OffensEval-TR 2020 is a shared task. The Turkish social media dataset by Çöltekin (2020) [link] is available here.
In this subtask, Turkish tweets, 31,756 and 3,528 in the training and test sets respectively, were coded as “Offensive” or “Not Offensive”. The state-of-the-art performance by the world’s best NLP experts for this subtask is 82.58% (Marco F1). Of course, it is quite impossible for this R package with default settings to obtain this performance. But it would be interesting to see how well the performance this package could get.
url <- "https://coltekin.github.io/offensive-turkish/offenseval2020-turkish.zip"

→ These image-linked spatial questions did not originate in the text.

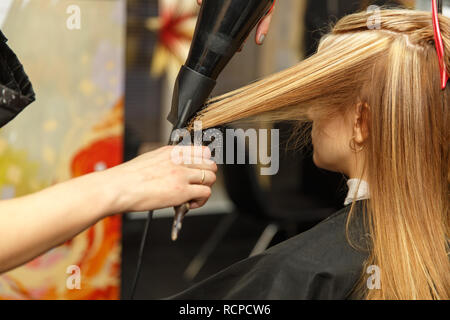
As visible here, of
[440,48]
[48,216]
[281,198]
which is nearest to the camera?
[48,216]

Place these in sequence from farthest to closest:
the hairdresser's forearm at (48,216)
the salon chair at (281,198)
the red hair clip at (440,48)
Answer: the salon chair at (281,198)
the red hair clip at (440,48)
the hairdresser's forearm at (48,216)

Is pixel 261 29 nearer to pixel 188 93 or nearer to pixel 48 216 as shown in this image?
pixel 188 93

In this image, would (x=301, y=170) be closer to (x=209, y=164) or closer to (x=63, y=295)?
(x=63, y=295)

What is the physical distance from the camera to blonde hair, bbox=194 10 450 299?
0.86m

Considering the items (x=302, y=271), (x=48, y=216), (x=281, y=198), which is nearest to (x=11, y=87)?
(x=48, y=216)

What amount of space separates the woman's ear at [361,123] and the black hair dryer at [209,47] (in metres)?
0.26

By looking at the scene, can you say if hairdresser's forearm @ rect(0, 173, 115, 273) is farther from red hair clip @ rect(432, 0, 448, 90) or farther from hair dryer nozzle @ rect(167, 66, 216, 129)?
red hair clip @ rect(432, 0, 448, 90)

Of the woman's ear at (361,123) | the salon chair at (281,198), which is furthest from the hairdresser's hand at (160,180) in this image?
the salon chair at (281,198)

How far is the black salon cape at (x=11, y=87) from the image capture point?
29.5 inches

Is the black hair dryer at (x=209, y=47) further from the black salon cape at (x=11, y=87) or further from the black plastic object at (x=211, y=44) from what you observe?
the black salon cape at (x=11, y=87)

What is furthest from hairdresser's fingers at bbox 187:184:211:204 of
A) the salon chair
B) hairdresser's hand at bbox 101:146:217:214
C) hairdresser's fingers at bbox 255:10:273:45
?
the salon chair

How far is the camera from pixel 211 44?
2.39 feet

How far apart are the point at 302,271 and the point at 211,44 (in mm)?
371

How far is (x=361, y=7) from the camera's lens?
3.59ft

temp <- tempfile(fileext = ".zip")
download.file(url, temp)
unzip(temp, exdir = here::here("paper"))
require(quanteda)
#> Loading required package: quanteda
#> Package version: 3.2.4
#> Unicode version: 13.0
#> ICU version: 66.1
#> Parallel computing: 16 of 16 threads used.
#> See https://quanteda.io for tutorials and examples.
require(readtext)
#> Loading required package: readtext
input <- readtext::readtext(here::here("offenseval2020-turkish/offenseval-tr-training-v1/offenseval-tr-training-v1.tsv"), text_field = "tweet", quote = "") %>% corpus
The model is based on the BERTurk model by the Bayerische Staatsbibliothek 1.
set.seed(721)
model <- grafzahl(x = input,
y = "subtask_a",
model_type = "bert",
model_name = "dbmdz/bert-base-turkish-cased",
output_dir = here::here("turkmodel"))
saveRDS(model, here::here("turkmodel.RDS"))

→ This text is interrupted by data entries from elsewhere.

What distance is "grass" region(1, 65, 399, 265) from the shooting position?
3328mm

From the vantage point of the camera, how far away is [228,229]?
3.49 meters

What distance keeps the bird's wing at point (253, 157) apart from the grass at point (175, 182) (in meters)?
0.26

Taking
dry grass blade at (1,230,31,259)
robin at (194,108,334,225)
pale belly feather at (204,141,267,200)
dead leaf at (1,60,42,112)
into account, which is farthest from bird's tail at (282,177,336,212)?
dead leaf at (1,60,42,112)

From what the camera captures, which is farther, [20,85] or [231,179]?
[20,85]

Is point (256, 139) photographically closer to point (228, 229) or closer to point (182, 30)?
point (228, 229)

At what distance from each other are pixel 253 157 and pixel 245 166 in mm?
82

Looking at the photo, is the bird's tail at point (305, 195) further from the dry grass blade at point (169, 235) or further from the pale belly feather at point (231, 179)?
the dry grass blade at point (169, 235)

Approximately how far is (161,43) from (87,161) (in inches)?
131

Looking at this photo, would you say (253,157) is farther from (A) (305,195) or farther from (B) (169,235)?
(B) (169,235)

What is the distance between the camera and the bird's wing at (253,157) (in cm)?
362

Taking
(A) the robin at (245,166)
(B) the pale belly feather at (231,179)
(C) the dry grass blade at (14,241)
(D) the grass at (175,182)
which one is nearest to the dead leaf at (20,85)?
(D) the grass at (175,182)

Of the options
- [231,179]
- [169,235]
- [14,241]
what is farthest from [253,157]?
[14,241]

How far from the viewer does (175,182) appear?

test <- rio::import(here::here("offenseval2020-turkish/offenseval-tr-testset-v1/offenseval-tr-testset-v1.tsv"), quote = "")
labels <- rio::import(here::here("offenseval2020-turkish/offenseval-tr-testset-v1/offenseval-tr-labela-v1.tsv"), quote = "")
colnames(labels)[1] <- "id"
colnames(labels)[2] <- "subtask_a"
require(dplyr)
#> Loading required package: dplyr
#>
#> Attaching package: 'dplyr'
#> The following objects are masked from 'package:stats':
#>
#> filter, lag
#> The following objects are masked from 'package:base':
#>
#> intersect, setdiff, setequal, union
test %>% left_join(labels) -> test
#> Joining, by = "id"
corpus(test, text_field = "tweet") -> test_corpus
preds <- predict(model, newdata = test_corpus)
sum(caret::confusionMatrix(table(preds, docvars(test_corpus, "subtask_a")), mode = "prec_recall", positive = "OFF")$byClass["F1"], caret::confusionMatrix(table(preds, docvars(test_corpus, "subtask_a")), mode = "prec_recall", positive = "NOT")$byClass["F1"]) / 2
#> [1] 0.7972064
Not bad (vs the SOTA: 82.58%)!